ポメラ日記 2020年1月24日 夜を駆ける(子乗せ自転車で)
ささださんが出張中で朝も一人で回さないといけない。
と、気合いを入れていたが、よく考えるとささださんは朝に弱いためいつもだいたい一人で回していたのだった。
よんださんを抱えてぱんださんを保育園に連れて行くところだけが違う。いつもはささださんが送ってくれているのだ。
保育園に着くと、離れたがらないとかあるかと思ったが、こちらが慣れぬ朝の備品セッティングにまごまごしているうちに、ぱんださんはスッと園児たちの集団にまぎれて、絵本を開いて集中していた。
いい背中だ、と思いながら一抹のさみしさを抱えて帰る。
午後にささださんが帰ってきた。
わたしのリクエストによりハッピーセットを買ってきてくれたので、ふたりしてマクドナルドの商品を食べる。
昨日寝かしつけ大変だった? と聞かれたので、ちょうどそこにあったポメラを指さし、
「筆」
と言い、次いで口元を指さし、
「舌…に、尽くしがたい」
と告げた。それから昨夜の寝かしつけの様子を事細かに話した。
七時から、近所の本屋で東直子さんのトークイベントがあり、わたしはそれを一日千秋の思いで待っていた。
なにしろよんださんがミルクを飲んでくれないので、栄養補給のためにはわたしはよんださんを置いて三時間以上家があけられないのだ。青山や六本木や下北沢であるトークイベントなんて夢のまた夢である…。
だが! 近所の本屋なら行ける!
しかも東直子さんだ!!!
ということでまずぱんださんを保育園から引き取ると、ご飯を食べさせて速攻風呂に入れ、よんださんに授乳をして「さらば!」と子乗せ自転車を駆って夜の(という気分だが夕方だ)の街へと飛び出した。子の乗らない子乗せ自転車は、軽い。電動アシストもついてる。
夜風を切りながら、尾崎豊の「十五の夜」が胸に流れた。
盗んだバイクで走り出す。古典的な開放感の表現である。
そうしてイベントを堪能した。
東直子さんの短歌はなんか漢方的に効く、という話に(それだけではない様々な話に)とても頷く。
ところで本屋系のイベントは、つねに椅子が固い。
スタッキングできるタイプの、時には背もたれもない椅子だ。
なんとなくサブカルとしての精神年齢を常に問われている気がする。
だがわたしは年老いる自分に優しくしたいので、こんどから薄い座布団を持って行こうと思う。
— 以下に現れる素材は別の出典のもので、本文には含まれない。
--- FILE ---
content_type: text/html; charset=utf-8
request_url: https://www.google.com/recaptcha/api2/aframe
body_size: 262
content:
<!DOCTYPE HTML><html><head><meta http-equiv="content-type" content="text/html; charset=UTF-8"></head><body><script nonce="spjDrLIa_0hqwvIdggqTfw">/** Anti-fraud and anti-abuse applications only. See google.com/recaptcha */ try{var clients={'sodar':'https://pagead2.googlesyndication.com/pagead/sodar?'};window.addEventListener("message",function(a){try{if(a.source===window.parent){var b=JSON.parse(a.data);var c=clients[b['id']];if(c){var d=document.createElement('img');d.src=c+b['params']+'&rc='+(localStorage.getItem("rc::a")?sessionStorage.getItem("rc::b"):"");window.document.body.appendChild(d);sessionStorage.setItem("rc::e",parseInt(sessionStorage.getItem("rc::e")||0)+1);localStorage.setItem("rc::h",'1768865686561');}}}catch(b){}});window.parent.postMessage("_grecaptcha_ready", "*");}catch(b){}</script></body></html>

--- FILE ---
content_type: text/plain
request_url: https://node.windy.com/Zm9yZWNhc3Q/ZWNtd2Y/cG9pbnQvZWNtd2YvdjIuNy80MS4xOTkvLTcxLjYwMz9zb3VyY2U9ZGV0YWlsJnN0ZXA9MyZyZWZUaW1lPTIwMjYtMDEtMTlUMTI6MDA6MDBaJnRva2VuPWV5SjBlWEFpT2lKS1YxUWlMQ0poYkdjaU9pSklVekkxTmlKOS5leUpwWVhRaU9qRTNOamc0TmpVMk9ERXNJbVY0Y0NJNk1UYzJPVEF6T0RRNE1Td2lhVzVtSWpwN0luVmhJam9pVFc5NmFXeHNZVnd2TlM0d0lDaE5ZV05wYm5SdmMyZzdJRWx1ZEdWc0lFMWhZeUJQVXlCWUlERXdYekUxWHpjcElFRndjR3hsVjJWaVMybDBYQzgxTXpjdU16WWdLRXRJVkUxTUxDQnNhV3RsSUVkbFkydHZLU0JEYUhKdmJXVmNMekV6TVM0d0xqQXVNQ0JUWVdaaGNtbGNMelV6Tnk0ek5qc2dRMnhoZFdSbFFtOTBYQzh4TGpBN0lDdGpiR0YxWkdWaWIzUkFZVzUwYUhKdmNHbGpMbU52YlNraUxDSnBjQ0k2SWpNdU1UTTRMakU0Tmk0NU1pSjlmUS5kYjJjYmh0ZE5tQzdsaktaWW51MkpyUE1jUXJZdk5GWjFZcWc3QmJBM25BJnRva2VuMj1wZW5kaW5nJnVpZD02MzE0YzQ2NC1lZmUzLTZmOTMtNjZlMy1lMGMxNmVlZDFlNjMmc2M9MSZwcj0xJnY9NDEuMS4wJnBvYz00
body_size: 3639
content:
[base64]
イベントの最後の十分、ささださんから「よんださんが大泣きしている」というテキストが入ってハラハラしたが、東さんと花山さんからサインをもらった。
「きれいなお名前ですね」と褒めてもらって、「旧姓ですが」といいつつ、親のいい仕事に何度目か分からない感謝をする。
そして電動アシスト付き子乗せ自転車(子なし)を駆って、本当の夜の街を帰った。少し風が冷たくなっていた。
夜の街灯が白い色をして並び、その間をびゅんびゅんと飛んでいく。
尾崎豊はもう聞こえなかったが、泣いているあの子を泣き止ませられるのはわたしだけだという自負が胸に輝いていた。